I think that's what got me here (meaning from when he told me he wanted to work on things, to the present) .. I HAD expectations. I expected him to treat me a certain way or to do certain things, rather than just letting him be. I think that's what got to him and what made him feel trapped and unhappy.

Okay, take care here now... don't start blaming yourself for having expectations of your M or H. Now, I'm not sure exactly the types of things you're speaking of here, but don't forget that it's ok to need things of your spouse. That's why people get married in the first place.

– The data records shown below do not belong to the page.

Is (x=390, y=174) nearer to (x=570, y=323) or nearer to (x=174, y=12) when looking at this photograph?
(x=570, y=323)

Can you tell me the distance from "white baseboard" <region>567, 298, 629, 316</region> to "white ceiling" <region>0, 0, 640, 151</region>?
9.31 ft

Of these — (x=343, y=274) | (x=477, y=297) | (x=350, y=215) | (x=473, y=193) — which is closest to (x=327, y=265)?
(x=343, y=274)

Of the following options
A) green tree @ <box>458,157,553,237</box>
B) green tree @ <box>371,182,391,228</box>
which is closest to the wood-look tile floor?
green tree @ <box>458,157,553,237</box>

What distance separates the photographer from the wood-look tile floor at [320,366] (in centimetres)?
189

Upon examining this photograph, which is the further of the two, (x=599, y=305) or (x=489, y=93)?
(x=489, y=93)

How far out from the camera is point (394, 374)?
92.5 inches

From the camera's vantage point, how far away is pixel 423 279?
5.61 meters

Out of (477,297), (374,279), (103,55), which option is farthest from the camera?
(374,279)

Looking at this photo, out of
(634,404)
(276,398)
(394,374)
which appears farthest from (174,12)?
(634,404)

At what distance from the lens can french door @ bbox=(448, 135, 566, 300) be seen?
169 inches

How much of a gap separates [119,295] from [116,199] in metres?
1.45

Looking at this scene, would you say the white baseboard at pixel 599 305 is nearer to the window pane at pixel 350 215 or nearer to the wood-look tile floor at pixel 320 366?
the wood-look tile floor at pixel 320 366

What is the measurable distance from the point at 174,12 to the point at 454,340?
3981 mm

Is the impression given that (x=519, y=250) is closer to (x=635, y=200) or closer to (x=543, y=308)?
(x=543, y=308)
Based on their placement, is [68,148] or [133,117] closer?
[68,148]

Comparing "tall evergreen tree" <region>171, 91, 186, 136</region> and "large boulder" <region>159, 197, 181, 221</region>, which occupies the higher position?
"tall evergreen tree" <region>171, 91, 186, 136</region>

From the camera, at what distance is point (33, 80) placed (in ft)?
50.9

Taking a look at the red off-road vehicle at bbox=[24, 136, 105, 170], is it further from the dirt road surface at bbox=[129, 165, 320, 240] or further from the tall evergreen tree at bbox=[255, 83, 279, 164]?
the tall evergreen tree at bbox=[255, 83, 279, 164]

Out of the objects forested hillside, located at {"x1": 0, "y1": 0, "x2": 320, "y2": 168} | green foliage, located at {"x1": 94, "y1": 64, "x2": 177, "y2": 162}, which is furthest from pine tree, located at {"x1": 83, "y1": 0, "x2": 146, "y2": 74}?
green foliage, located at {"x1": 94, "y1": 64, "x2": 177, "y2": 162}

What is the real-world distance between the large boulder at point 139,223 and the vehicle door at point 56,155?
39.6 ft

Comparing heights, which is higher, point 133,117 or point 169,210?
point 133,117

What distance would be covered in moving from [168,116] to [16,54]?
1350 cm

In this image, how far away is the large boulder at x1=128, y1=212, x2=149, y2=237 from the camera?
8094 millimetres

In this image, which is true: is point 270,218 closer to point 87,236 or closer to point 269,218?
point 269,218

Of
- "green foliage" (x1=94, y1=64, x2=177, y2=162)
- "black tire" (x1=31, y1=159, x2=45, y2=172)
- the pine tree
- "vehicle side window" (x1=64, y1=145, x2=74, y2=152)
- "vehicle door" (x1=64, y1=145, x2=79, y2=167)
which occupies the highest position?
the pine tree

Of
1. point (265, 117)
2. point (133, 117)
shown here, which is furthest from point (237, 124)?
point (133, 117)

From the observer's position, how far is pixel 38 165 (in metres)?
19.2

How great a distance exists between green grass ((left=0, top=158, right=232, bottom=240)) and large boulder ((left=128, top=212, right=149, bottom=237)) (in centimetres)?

It's your central support system in life.

Originally Posted By: timehealsall

The way he was doing things, in his mind, he WAS trying... (trading my car in for a new one, getting bills on track, coming back home)whereas, I was looking for him to do the small stuff.

And it's ok to want him to do the small stuff. My IC says it's the small stuff that keeps marriages together.


Originally Posted By: timehealsall

I shouldn't have been so stupid. I should have just gone about my business. I guess I'm just so damn insecure and on the defense that I read into what he was doing and too busy trying to figure it out.

You're so NOT stupid!!! Tell me this - do you truly feel, deep in your heart that your H held himself accountable for the A, and was actively working on correcting his behaviours that had caused troubles in the M? (ie a couple things I think you mentioned were his tendency to be sarcastic, and to blame you for everything). Because let me tell you, if he was not addressing those things, how could you not feel a little insecure still?


I cannot complain for not receiving from others, that which I've never asked them for.